AIM OF THE EXERCISE: Could you write out all the records once more, exactly?

Page-level text extractions
+++

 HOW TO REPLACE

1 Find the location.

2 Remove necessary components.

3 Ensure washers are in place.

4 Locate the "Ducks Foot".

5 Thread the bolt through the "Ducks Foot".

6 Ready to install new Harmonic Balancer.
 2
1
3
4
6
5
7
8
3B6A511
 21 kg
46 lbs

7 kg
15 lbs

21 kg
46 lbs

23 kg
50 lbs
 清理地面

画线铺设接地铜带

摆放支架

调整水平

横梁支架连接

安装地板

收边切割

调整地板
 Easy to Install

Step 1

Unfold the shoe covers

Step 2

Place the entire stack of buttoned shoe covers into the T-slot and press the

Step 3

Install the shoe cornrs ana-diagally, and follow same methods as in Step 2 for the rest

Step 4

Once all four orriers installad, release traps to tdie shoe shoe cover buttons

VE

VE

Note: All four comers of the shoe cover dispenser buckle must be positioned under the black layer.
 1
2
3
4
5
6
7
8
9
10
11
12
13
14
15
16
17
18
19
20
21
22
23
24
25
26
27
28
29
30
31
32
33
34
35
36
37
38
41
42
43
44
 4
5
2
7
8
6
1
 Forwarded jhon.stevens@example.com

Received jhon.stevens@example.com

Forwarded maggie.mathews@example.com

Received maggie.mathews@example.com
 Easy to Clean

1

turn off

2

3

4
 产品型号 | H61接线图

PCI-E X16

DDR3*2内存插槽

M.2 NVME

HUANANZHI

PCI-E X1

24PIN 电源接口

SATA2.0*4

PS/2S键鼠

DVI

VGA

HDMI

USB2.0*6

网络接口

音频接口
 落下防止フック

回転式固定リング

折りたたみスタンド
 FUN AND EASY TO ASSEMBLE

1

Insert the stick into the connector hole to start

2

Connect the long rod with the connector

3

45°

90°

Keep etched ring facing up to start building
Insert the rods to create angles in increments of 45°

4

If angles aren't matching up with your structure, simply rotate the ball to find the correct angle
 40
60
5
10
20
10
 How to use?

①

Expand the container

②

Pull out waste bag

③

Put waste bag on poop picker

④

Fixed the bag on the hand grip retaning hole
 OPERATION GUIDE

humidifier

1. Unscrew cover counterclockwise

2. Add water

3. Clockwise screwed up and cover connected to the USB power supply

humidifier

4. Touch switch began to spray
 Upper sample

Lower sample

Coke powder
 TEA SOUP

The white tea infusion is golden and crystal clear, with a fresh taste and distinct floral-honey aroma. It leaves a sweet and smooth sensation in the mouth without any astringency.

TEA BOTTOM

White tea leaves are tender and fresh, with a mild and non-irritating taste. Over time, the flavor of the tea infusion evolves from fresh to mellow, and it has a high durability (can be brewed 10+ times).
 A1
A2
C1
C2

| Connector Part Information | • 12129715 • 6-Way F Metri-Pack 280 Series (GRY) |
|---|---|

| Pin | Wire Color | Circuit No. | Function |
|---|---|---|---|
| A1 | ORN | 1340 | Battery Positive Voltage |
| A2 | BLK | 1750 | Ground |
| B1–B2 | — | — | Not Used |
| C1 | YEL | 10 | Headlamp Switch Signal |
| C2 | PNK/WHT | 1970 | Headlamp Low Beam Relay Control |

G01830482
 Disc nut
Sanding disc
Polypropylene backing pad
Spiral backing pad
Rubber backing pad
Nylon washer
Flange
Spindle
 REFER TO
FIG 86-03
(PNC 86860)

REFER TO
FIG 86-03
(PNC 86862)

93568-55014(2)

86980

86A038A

+++

REPLY:
 HOW TO REPLACE

1 Find the location.

2 Remove necessary components.

3 Ensure washers are in place.

4 Locate the "Ducks Foot".

5 Thread the bolt through the "Ducks Foot".

6 Ready to install new Harmonic Balancer.
 2
1
3
4
6
5
7
8
3B6A511
 21 kg
46 lbs

7 kg
15 lbs

21 kg
46 lbs

23 kg
50 lbs
 清理地面

画线铺设接地铜带

摆放支架

调整水平

横梁支架连接

安装地板

收边切割

调整地板
 Easy to Install

Step 1

Unfold the shoe covers

Step 2

Place the entire stack of buttoned shoe covers into the T-slot and press the

Step 3

Install the shoe cornrs ana-diagally, and follow same methods as in Step 2 for the rest

Step 4

Once all four orriers installad, release traps to tdie shoe shoe cover buttons

VE

VE

Note: All four comers of the shoe cover dispenser buckle must be positioned under the black layer.
 1
2
3
4
5
6
7
8
9
10
11
12
13
14
15
16
17
18
19
20
21
22
23
24
25
26
27
28
29
30
31
32
33
34
35
36
37
38
41
42
43
44
 4
5
2
7
8
6
1
 Forwarded jhon.stevens@example.com

Received jhon.stevens@example.com

Forwarded maggie.mathews@example.com

Received maggie.mathews@example.com
 Easy to Clean

1

turn off

2

3

4
 产品型号 | H61接线图

PCI-E X16

DDR3*2内存插槽

M.2 NVME

HUANANZHI

PCI-E X1

24PIN 电源接口

SATA2.0*4

PS/2S键鼠

DVI

VGA

HDMI

USB2.0*6

网络接口

音频接口
 落下防止フック

回転式固定リング

折りたたみスタンド
 FUN AND EASY TO ASSEMBLE

1

Insert the stick into the connector hole to start

2

Connect the long rod with the connector

3

45°

90°

Keep etched ring facing up to start building
Insert the rods to create angles in increments of 45°

4

If angles aren't matching up with your structure, simply rotate the ball to find the correct angle
 40
60
5
10
20
10
 How to use?

①

Expand the container

②

Pull out waste bag

③

Put waste bag on poop picker

④

Fixed the bag on the hand grip retaning hole
 OPERATION GUIDE

humidifier

1. Unscrew cover counterclockwise

2. Add water

3. Clockwise screwed up and cover connected to the USB power supply

humidifier

4. Touch switch began to spray
 Upper sample

Lower sample

Coke powder
 TEA SOUP

The white tea infusion is golden and crystal clear, with a fresh taste and distinct floral-honey aroma. It leaves a sweet and smooth sensation in the mouth without any astringency.

TEA BOTTOM

White tea leaves are tender and fresh, with a mild and non-irritating taste. Over time, the flavor of the tea infusion evolves from fresh to mellow, and it has a high durability (can be brewed 10+ times).
 A1
A2
C1
C2

| Connector Part Information | • 12129715 • 6-Way F Metri-Pack 280 Series (GRY) |
|---|---|

| Pin | Wire Color | Circuit No. | Function |
|---|---|---|---|
| A1 | ORN | 1340 | Battery Positive Voltage |
| A2 | BLK | 1750 | Ground |
| B1–B2 | — | — | Not Used |
| C1 | YEL | 10 | Headlamp Switch Signal |
| C2 | PNK/WHT | 1970 | Headlamp Low Beam Relay Control |

G01830482
 Disc nut
Sanding disc
Polypropylene backing pad
Spiral backing pad
Rubber backing pad
Nylon washer
Flange
Spindle
 REFER TO
FIG 86-03
(PNC 86860)

REFER TO
FIG 86-03
(PNC 86862)

93568-55014(2)

86980

86A038A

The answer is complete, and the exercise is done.